GIVEN PROBLEM.
Put every line of the records below into a Markdown table with the columns "Row" and "Line", numbering each row. Skip blank lines and leave out the pictures.

Spatial question records.
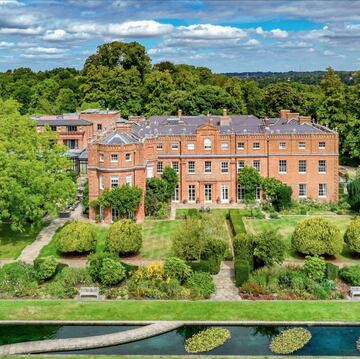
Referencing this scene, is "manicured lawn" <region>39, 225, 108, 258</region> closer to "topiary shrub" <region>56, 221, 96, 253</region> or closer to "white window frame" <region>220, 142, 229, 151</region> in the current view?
"topiary shrub" <region>56, 221, 96, 253</region>

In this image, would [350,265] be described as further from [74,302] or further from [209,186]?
[209,186]

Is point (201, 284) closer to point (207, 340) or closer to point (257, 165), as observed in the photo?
point (207, 340)

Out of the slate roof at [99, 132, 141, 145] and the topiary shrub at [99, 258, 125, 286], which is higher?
the slate roof at [99, 132, 141, 145]

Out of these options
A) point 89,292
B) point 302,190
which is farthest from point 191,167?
point 89,292

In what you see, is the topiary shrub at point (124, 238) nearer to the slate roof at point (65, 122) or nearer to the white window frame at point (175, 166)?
the white window frame at point (175, 166)

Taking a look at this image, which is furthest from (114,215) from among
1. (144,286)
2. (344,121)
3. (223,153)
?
(344,121)

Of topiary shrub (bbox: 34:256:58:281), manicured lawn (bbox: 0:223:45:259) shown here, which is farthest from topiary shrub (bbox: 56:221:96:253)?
topiary shrub (bbox: 34:256:58:281)
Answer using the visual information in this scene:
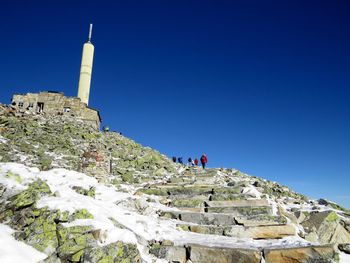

FINISHED TASK.
| Row | Line |
|---|---|
| 1 | Referencing this scene, is "manicured lawn" <region>39, 225, 108, 258</region> closer to "topiary shrub" <region>56, 221, 96, 253</region> or closer to "white window frame" <region>220, 142, 229, 151</region> in the current view? |
| 2 | "topiary shrub" <region>56, 221, 96, 253</region> |
| 3 | In this image, would [350,265] be described as further from [74,302] or further from [209,186]? |
| 4 | [209,186] |
| 5 | Is point (201, 284) closer to point (207, 340) or closer to point (257, 165), as observed in the photo? |
| 6 | point (207, 340) |
| 7 | Out of the slate roof at [99, 132, 141, 145] and the topiary shrub at [99, 258, 125, 286], which is higher? |
| 8 | the slate roof at [99, 132, 141, 145] |
| 9 | Out of these options |
| 10 | A) point 89,292 |
| 11 | B) point 302,190 |
| 12 | which is farthest from point 191,167? |
| 13 | point 89,292 |
| 14 | In what you see, is the topiary shrub at point (124, 238) nearer to the slate roof at point (65, 122) or nearer to the white window frame at point (175, 166)? |
| 15 | the white window frame at point (175, 166) |
| 16 | Taking a look at this image, which is furthest from (114,215) from among |
| 17 | 1. (144,286) |
| 18 | 2. (344,121) |
| 19 | 3. (223,153) |
| 20 | ? |
| 21 | (344,121) |
| 22 | Of topiary shrub (bbox: 34:256:58:281), manicured lawn (bbox: 0:223:45:259) shown here, which is farthest from topiary shrub (bbox: 56:221:96:253)? |
| 23 | topiary shrub (bbox: 34:256:58:281) |
| 24 | Answer using the visual information in this scene: |